EXERCISE DESCRIPTION =>
In the material below, find the line with "Biodanzadag me inwijdingsritueel" and the line with "Lilo & Stitch 4K Review", then output those two lines and every line between them, exactly.

GIVEN INFORMATION =>
^^^^^^^^

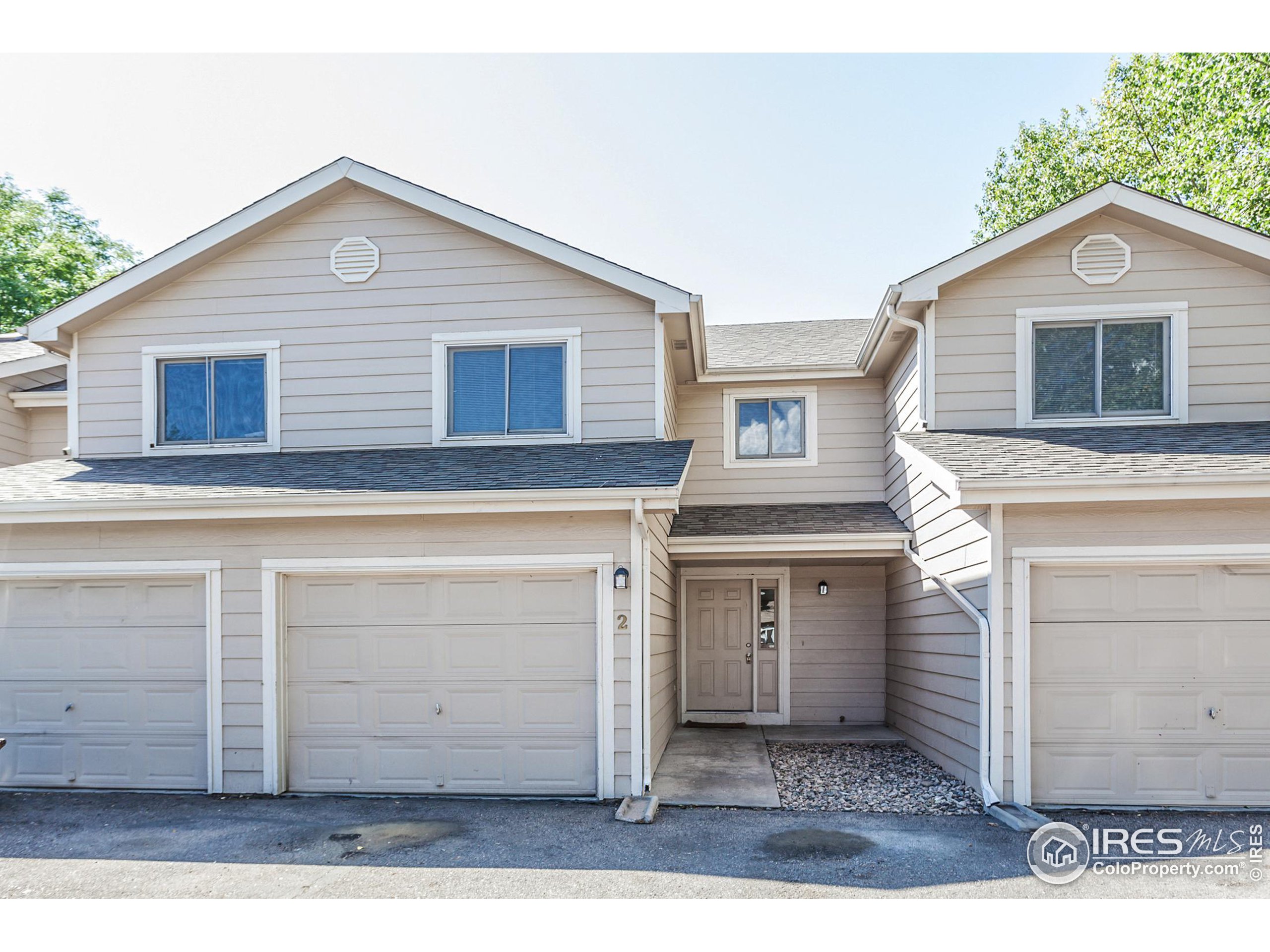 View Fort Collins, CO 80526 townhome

^^^^^^^^

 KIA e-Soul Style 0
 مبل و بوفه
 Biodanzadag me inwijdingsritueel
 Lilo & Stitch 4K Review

^^^^^^^^

ANSWER TO THE EXERCISE =>
 Biodanzadag me inwijdingsritueel
 Lilo & Stitch 4K Review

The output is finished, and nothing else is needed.